Example of how SET options impact the Query Optimizer index choice

I put together a scenario that demonstrates how a query session’s SET options can impact which index is used by the Query Optimizer. In this example, I’ll start off by creating a schema-bound view in the AdventureWorks database:

CREATE VIEW dbo.vw_SalesOrderDetail
WITH SCHEMABINDING
AS
SELECT SalesOrderID, SalesOrderDetailID,
CarrierTrackingNumber, ProductID, LineTotal
FROM Sales.SalesOrderDetail
WHERE LineTotal BETWEEN 35.000 AND 50.000
GO

Next, I’ll create two indexes on the view I just created. The first index is a unique clustered index on the composite key of the underlying base table, and the second index is nonclustered on the CarrierTrackingNumber column:

CREATE UNIQUE CLUSTERED INDEX
idx_vw_SalesOrderDetail_Unique ON
dbo.vw_SalesOrderDetail (SalesOrderID,
SalesOrderDetailID)
GO

CREATE INDEX
idx_vw_SalesOrderDetail_CarrierTrackingNumber ON
dbo.vw_SalesOrderDetail (CarrierTrackingNumber) GO

Now I’ll show the estimated query execution plan for a query that selects against the base table (on top of which I created the view and associated indexes):

SET SHOWPLAN_ALL ON
GO

SELECT SalesOrderID, SalesOrderDetailID,
CarrierTrackingNumber, ProductID, LineTotal
FROM Sales.SalesOrderDetail
WHERE CarrierTrackingNumber = ‘8E3A-4564-99′ AND
LineTotal BETWEEN 35.000 AND 50.000

The argument column of the 4th row of the SHOWPLAN_ALL recordset reveals an Index Seek against the following object:

OBJECT:([AdventureWorks].[dbo].
[vw_SalesOrderDetail].
[idx_vw_SalesOrderDetail_CarrierTrackingNumber]), SEEK:([AdventureWorks].[dbo].
[vw_SalesOrderDetail].[CarrierTrackingNumber]=N’8E3A-4564-99′) ORDERED FORWARD

Even though I was just querying the base table - the query optimizer was able to figure out that the index on the CarrierTrackingNumber column for the indexed view would be a good choice for the query.
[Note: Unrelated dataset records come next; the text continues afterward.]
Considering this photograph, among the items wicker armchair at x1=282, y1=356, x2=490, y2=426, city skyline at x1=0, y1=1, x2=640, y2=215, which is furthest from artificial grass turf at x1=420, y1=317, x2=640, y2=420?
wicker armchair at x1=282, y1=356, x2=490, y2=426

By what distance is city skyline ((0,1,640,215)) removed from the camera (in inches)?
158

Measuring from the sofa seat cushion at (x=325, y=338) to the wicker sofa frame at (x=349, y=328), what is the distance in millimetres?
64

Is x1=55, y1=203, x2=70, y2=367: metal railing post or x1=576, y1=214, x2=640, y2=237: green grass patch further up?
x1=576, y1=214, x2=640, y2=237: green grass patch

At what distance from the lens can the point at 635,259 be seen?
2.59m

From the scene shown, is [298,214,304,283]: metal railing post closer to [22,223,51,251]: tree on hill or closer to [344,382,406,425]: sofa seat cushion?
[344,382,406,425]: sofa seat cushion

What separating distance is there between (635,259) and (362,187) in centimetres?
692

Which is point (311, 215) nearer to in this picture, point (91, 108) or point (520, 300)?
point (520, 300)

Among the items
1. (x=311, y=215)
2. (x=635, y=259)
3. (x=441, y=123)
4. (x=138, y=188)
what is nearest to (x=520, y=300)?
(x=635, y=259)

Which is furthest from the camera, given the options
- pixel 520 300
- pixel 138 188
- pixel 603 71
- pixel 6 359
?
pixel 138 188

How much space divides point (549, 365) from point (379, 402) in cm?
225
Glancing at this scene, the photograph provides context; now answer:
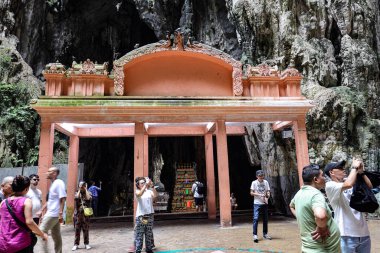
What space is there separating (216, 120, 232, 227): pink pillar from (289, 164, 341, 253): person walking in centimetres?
652

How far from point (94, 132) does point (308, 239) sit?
10596 mm

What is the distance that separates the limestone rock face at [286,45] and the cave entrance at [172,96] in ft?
8.36

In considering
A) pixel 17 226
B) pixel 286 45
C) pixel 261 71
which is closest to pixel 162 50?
pixel 261 71

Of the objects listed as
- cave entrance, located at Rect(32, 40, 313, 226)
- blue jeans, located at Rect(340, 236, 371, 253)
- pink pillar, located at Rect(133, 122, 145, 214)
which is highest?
cave entrance, located at Rect(32, 40, 313, 226)

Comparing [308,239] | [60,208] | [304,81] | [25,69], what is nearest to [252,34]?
[304,81]

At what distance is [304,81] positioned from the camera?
1356cm

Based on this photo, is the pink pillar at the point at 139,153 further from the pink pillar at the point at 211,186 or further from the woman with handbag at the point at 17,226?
the woman with handbag at the point at 17,226

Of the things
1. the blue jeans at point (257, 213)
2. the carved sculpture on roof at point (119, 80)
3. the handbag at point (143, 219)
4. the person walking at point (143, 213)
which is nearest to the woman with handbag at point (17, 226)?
the person walking at point (143, 213)

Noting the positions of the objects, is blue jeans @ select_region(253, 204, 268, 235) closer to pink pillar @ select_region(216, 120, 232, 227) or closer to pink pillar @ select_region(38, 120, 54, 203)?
pink pillar @ select_region(216, 120, 232, 227)

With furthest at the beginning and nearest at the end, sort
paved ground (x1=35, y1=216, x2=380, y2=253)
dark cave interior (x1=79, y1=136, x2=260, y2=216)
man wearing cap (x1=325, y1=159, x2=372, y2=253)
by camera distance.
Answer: dark cave interior (x1=79, y1=136, x2=260, y2=216)
paved ground (x1=35, y1=216, x2=380, y2=253)
man wearing cap (x1=325, y1=159, x2=372, y2=253)

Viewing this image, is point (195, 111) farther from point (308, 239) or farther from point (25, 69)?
point (25, 69)

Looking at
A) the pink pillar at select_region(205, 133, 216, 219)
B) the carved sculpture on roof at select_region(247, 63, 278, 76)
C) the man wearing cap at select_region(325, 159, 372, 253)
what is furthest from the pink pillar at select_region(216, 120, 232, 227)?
the man wearing cap at select_region(325, 159, 372, 253)

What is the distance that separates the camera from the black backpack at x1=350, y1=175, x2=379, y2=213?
9.77ft

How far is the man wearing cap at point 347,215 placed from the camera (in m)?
3.11
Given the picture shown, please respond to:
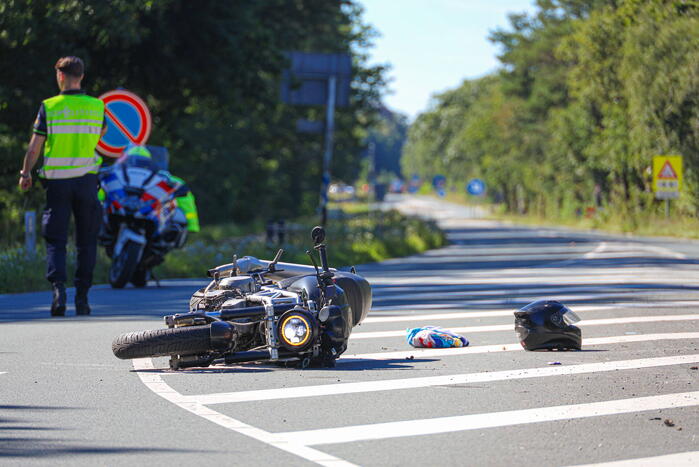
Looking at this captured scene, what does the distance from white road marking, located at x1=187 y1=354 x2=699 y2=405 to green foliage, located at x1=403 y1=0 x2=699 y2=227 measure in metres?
37.2

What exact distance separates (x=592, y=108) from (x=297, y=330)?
5794 cm

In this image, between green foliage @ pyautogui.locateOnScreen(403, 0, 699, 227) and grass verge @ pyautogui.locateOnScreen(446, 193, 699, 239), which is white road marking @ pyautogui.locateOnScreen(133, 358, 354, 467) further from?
green foliage @ pyautogui.locateOnScreen(403, 0, 699, 227)

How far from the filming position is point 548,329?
29.0 feet

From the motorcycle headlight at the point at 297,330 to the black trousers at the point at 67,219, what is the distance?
366 centimetres

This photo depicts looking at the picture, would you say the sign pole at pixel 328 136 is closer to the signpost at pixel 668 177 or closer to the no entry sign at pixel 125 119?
the no entry sign at pixel 125 119

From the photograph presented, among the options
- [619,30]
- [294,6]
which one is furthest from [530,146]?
[294,6]

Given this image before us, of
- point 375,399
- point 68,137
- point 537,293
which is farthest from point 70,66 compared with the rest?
point 537,293

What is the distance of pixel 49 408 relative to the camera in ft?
21.2

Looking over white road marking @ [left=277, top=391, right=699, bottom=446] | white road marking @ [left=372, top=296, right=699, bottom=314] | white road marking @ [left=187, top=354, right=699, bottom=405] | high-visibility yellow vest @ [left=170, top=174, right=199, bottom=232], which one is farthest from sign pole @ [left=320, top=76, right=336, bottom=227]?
white road marking @ [left=277, top=391, right=699, bottom=446]

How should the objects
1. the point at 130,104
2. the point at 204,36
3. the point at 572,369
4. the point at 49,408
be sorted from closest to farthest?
the point at 49,408
the point at 572,369
the point at 130,104
the point at 204,36

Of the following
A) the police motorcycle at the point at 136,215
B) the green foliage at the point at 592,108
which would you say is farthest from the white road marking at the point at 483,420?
the green foliage at the point at 592,108

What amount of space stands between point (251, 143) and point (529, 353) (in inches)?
1677

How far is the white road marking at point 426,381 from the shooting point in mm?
6844

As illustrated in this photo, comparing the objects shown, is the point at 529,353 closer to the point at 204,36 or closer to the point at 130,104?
the point at 130,104
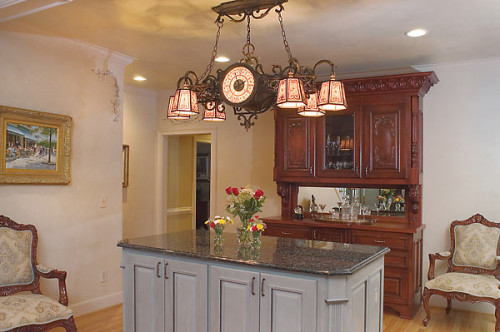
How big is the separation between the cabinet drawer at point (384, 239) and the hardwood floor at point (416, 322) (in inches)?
28.3

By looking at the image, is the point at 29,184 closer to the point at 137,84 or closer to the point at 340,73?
the point at 137,84

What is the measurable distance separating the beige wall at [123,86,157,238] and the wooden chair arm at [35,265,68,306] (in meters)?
2.48

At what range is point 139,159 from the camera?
252 inches

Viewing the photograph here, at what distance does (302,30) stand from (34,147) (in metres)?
2.57

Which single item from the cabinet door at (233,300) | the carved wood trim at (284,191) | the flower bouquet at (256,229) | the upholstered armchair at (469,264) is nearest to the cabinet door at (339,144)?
the carved wood trim at (284,191)

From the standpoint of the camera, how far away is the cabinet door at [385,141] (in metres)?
4.74

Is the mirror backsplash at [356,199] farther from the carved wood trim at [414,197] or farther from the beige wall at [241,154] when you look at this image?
the beige wall at [241,154]

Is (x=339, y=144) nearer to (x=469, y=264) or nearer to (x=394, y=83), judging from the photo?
(x=394, y=83)

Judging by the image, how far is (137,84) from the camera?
620 cm

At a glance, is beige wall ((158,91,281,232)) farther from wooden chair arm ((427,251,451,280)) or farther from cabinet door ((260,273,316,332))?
cabinet door ((260,273,316,332))

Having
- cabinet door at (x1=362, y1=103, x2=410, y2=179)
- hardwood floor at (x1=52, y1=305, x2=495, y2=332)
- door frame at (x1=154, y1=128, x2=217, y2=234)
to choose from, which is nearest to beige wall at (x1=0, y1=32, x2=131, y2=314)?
hardwood floor at (x1=52, y1=305, x2=495, y2=332)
Now I'll show the estimated query again - this time designating a different SET option from my session default:

SET SHOWPLAN_ALL ON
GO

SET QUOTED_IDENTIFIER OFF
GO

SELECT SalesOrderID, SalesOrderDetailID,
CarrierTrackingNumber, ProductID, LineTotal FROM Sales.SalesOrderDetail
WHERE CarrierTrackingNumber = ‘8E3A-4564-99′ AND
LineTotal BETWEEN 35.000 AND 50.000

Looking in the SHOWPLAN_ALL result set - the Index Seek we saw before is missing - replaced by a Clustered Index Scan against the base table:

OBJECT:([AdventureWorks].[Sales].
[SalesOrderDetail].
[PK_SalesOrderDetail_SalesOrderID_SalesOrderDetailID])

What happenend? Index views require that the QUOTED_IDENTIFIER be set ON when the view is created (as well as some other SET options documented in BOL). In order for the Query Optimizer to use the index on the view, these SET options need to match. If they don’t - the Query Optimizer doesn’t consider the index for the query execution plan.
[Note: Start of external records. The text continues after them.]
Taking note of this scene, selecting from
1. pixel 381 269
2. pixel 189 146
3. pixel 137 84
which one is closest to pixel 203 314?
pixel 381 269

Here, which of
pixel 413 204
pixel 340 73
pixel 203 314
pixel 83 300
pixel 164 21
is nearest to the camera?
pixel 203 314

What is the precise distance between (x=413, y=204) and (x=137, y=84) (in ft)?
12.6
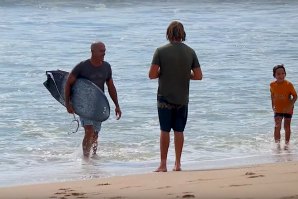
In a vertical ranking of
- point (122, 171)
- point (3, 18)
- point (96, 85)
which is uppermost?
Result: point (3, 18)

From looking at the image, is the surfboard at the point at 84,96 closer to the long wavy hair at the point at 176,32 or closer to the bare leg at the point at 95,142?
the bare leg at the point at 95,142

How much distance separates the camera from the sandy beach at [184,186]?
27.3ft

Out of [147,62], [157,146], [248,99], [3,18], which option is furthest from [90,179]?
[3,18]

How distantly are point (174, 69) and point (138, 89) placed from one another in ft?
29.6

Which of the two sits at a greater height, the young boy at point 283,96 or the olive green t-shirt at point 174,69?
the olive green t-shirt at point 174,69

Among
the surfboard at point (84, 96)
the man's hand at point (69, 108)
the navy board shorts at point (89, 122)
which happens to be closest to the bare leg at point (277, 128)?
the surfboard at point (84, 96)

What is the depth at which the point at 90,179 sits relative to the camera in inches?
398

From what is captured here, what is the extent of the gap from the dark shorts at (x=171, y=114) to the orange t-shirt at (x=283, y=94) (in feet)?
8.62

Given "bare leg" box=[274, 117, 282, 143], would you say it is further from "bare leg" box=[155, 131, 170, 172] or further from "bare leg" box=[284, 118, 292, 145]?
"bare leg" box=[155, 131, 170, 172]

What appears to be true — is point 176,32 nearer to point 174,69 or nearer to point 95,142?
point 174,69

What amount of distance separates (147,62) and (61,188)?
14.9 metres

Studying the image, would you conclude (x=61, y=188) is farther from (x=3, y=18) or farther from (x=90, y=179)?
(x=3, y=18)

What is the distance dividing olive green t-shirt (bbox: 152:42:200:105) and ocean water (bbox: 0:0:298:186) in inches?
46.5

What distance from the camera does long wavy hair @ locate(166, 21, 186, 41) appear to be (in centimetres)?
1002
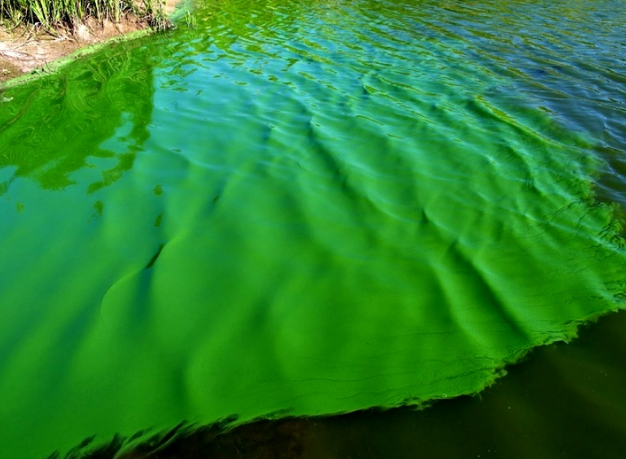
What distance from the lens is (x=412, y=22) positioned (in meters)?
9.51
Cross-posted from www.JoeSack.com.

Identify implicit data type conversions using XQuery

It has been a long time since I have posted, but in 2008 I will try to be better about it. I've been regularly blogging at www.joesack.com - however I'll be cross-posting to SQLJunkies.com again too (now that I found my login and password).

On to the topic at hand...

Implicit data type conversion is a non-obvious operation that can eat away at your query performance. Let’s say you have a column called “EmployeeID” in your database. This is recognized as the employer identifier, and it is understood by the application team that an EmployeeID in Table “A” is the same as an EmployeeID in Table “B”. However one database developer uses a bigint for Table “A” and maybe a varchar for Table “B”. You have just built in a hidden cost to all queries that join Table “B” and Table “A” on EmployeeID. Add millions of rows to those tables, and you have just added a potentially significant cost.

How do you identify data type mismatches for the same column then? One method is to look at INFORMATION_SCHEMA.columns and look for all matching names that have varying data types. We can also check INFORMATION_SCHEMA.parameters and see any parameter names that have varying data types. The flaw here though, is that we depend on matching names. If the database designer named a column “EmpID” and another “EmployeeID” - we will have to be very familiar with the database and application design in order to know for sure that these two columns really represent the same thing. We are also limited to checking persisted objects - tables and procedures for example - and not ad hoc queries that contain implicit data type conversions in temporary tables or operations passing values from one query to another…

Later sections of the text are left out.